*Page text*.
══════════
Adapter Terrence McNally, who mined similar success from the Buffalo blue-collar strippers of The Full Monty, expands the backstories of Abagnale’s estranged parents, his larger-than-life dad (a bravura Jay Burns) and immigrant mom (Kathy Burke Egloff), as reasons for the budding fleecer’s emotional escape. And Hanratty, a dogged Javert-like pursuer, is revealed as much of a lonely soul as Frank, with McNally often supplying the fed with crucial dialogue, especially the killer line, “I never lie, Frank.”
McNally’s playful script allows the Abagnale character (and sometimes Hanratty) to break through the supposed fourth wall at every opportunity, as he often winks at the audience and even hurls song cues in music director Abel Searor’s direction. Director Greg J. Hipius maintains an effervescent bounciness even when the show stretches far past the two-hour mark, while Stephfond Brunson and Jessie Dobryzinski’s dynamic co-choreography puts the female dancers through their many paces.
══════════
*To do*.
(a) Answer these from the musical review:
(i) Who plays Abagnale's father?
(ii) Who is the music director?
(iii) Which earlier show did McNally adapt from the story of Buffalo strippers?
(b) Resume the musical review right after its final sentence, carrying on in the same voice.

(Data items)
══════════
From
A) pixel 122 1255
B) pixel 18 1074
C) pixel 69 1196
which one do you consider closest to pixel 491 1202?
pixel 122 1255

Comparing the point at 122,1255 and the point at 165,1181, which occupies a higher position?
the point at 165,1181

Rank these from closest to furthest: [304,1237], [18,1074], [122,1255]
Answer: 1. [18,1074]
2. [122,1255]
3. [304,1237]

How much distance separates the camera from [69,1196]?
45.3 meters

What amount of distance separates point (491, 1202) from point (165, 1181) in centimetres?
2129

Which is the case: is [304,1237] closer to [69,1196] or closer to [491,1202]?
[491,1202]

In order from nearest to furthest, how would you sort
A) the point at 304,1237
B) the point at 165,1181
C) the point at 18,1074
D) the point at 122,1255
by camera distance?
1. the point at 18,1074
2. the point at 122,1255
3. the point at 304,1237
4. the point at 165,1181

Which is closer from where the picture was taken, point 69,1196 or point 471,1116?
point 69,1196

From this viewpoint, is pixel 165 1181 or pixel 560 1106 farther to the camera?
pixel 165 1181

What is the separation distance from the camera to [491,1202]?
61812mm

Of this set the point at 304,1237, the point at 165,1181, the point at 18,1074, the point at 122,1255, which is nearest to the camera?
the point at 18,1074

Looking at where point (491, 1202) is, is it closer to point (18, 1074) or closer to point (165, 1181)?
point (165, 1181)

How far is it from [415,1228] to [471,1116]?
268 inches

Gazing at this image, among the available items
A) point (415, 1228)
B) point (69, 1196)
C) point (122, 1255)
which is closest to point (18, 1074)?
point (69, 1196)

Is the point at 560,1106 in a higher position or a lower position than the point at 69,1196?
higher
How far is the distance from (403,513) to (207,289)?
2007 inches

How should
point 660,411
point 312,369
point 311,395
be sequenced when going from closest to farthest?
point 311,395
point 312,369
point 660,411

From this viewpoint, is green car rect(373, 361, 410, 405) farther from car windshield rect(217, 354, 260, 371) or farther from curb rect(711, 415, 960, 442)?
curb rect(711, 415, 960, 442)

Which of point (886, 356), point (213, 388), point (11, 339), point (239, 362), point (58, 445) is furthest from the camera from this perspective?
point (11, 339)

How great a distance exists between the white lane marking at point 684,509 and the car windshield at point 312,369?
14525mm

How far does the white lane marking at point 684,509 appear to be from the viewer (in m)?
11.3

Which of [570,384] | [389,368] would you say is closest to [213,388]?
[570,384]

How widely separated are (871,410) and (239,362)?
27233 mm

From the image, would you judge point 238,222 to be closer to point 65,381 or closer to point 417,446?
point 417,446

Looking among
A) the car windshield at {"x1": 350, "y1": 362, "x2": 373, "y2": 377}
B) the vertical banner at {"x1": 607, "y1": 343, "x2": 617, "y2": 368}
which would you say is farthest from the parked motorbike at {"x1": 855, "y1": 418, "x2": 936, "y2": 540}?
══════════
*Responses in order*.
(a)
(i) Jay Burns
(ii) Abel Searor
(iii) The Full Monty

(b)
But wait, there’s more, including Kasey Marie McHale’s ain’t-she-sweet moments as Frank’s true love and sideline scene-stealing from Michaela Oney and a dance-fevered Dustin Czarny as suspicious Deep South Lutherans. And for this show’s central Mutt-and-Jeff pairing, Liam Fitzpatrick’s boyish enthusiasm and terrific vocals as Frank Abagnale are a perfect foil for the well-timed, slow-burn comic antics of Steve Gamba’s Hanratty. This character’s mispronunciation of “femme fatale” just might be the comic highlight of the stage season.